The public debate on safety however has not been encouraging. In parliament, politicians from both sides of the aisle shot down the Works Minister, named Abraham Byandala, when he attempted to educate the House on the safety issues at the heart of the withdrawal of Air Uganda’s license.

 

Not even the recent flood of terrible news from the global aviation industry or Uganda’s own record has caused pause over the tension between people and profits. Not long ago several Ugandan military helicopters enroute to Somalia crashed in nearby Kenya what was widely concluded as an avoidable tragedy occasioned by poor decision-making at the Uganda Peoples’ Defense Air Force. The official report is unlikely to see the light of day but talk around this embarrassment is that the army focused its attention not on processes but rather on strategy. Its not very clear what the CAA had to do with it or what their relationship is with army aviation operations.

No proper inquiry or public debate followed. Not even on behalf of the servicemen and their families who bore the brunt of the tragedy. The other day a rather bizarre incident occupied the newspapers and TV stations. An American aircraft made an emergency landing on a public road “ because it had run out of fuel”. Luckily no crash, but once again there was little debate about public safety and the role of CAA. Locals have made the plane a tourist attraction trooping to have their pictures taken. Several TV stories focused on how the plane was affecting the neighborhood, creating opportunities for one woman’s food businesses and scaring away customers of the traditional healer whose shack was been shunned as if the plane and its modernity had a transcendental effect on the ancient charms of Mityana.

★ ★ ★ ★ ★ ★ ★

Exercises –
A) Do these statements agree with the aviation safety passage? Give yes or no for each, followed by the deciding words of the passage quoted exactly.
(i) The Works Minister was named Abraham Byandala.
(ii) A proper inquiry followed the helicopter crashes.
(iii) The American aircraft crashed on a public road.
B) Using the aviation safety passage, answer these questions:
(i) In which country did the Ugandan military helicopters crash?
(ii) Whose license withdrawal did the Works Minister try to discuss in parliament?
(iii) What reason is given for the American aircraft's emergency landing?
C) Duplicate the part of the aviation safety passage that begins at the words "The public debate" and stops after "Air Uganda’s license.".
The lines after this text are not needed here.

★ ★ ★ ★ ★ ★ ★

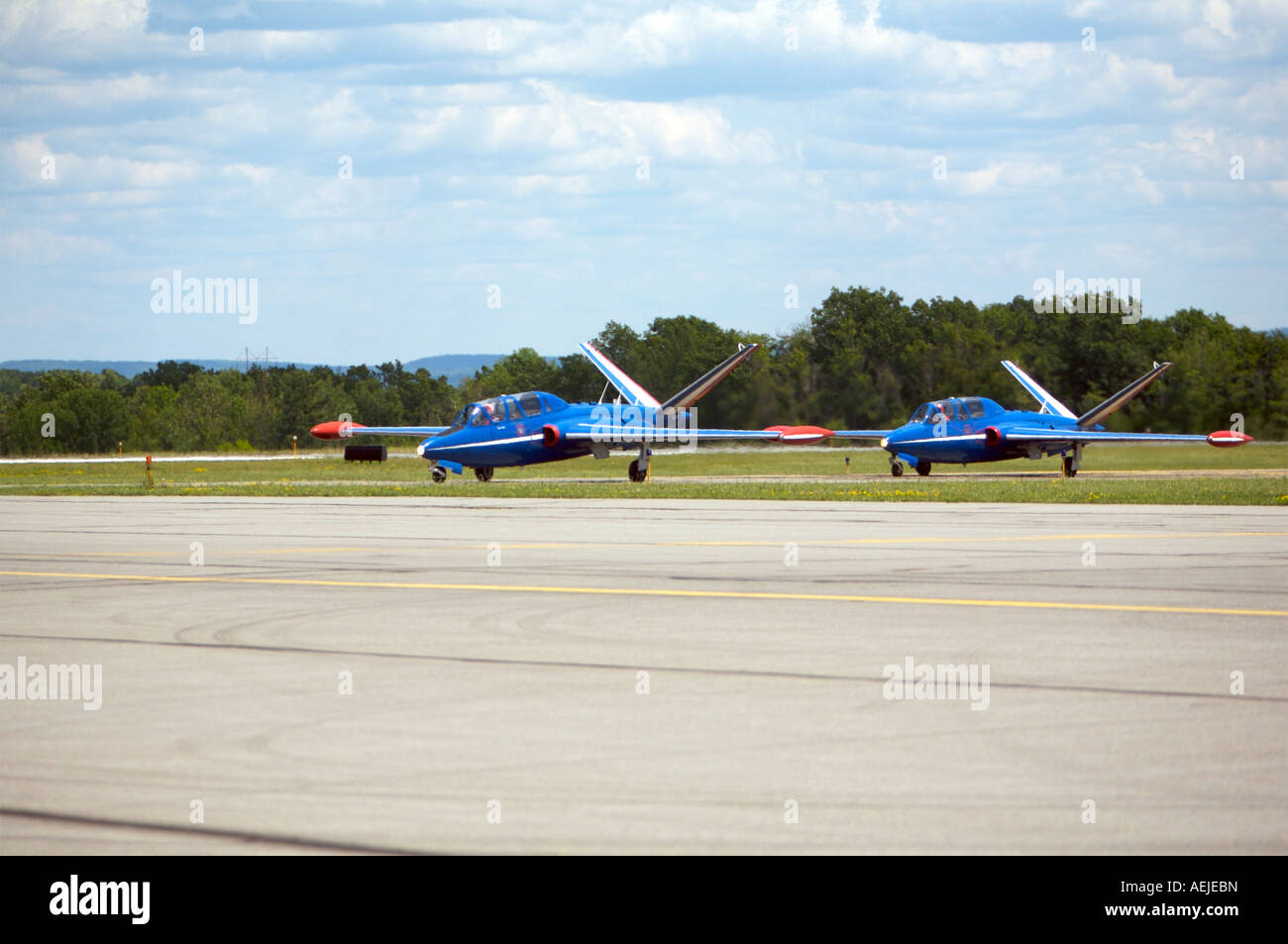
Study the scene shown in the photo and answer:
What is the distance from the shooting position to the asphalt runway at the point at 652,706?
209 inches

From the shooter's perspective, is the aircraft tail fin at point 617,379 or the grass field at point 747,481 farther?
the aircraft tail fin at point 617,379

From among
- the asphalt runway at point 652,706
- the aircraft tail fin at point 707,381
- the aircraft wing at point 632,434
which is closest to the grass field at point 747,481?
the aircraft wing at point 632,434

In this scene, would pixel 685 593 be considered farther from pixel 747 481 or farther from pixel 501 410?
pixel 501 410

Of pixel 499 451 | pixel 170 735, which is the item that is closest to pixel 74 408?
pixel 499 451

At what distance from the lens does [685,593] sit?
12430 mm

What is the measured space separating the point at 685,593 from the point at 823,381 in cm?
6334

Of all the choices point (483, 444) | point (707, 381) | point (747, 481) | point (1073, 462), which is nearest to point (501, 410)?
point (483, 444)

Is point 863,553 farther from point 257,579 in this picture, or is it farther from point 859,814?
point 859,814

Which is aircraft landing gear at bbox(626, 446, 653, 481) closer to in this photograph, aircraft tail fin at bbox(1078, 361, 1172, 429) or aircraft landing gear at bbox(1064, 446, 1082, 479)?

★ ★ ★ ★ ★ ★ ★

Solutions to the tasks –
A)
(i) Yes: "the Works Minister, named Abraham Byandala"
(ii) No: "No proper inquiry or public debate followed."
(iii) No: "Luckily no crash"

B)
(i) Kenya.
(ii) Air Uganda's.
(iii) It had run out of fuel.

C)
The public debate on safety however has not been encouraging. In parliament, politicians from both sides of the aisle shot down the Works Minister, named Abraham Byandala, when he attempted to educate the House on the safety issues at the heart of the withdrawal of Air Uganda’s license.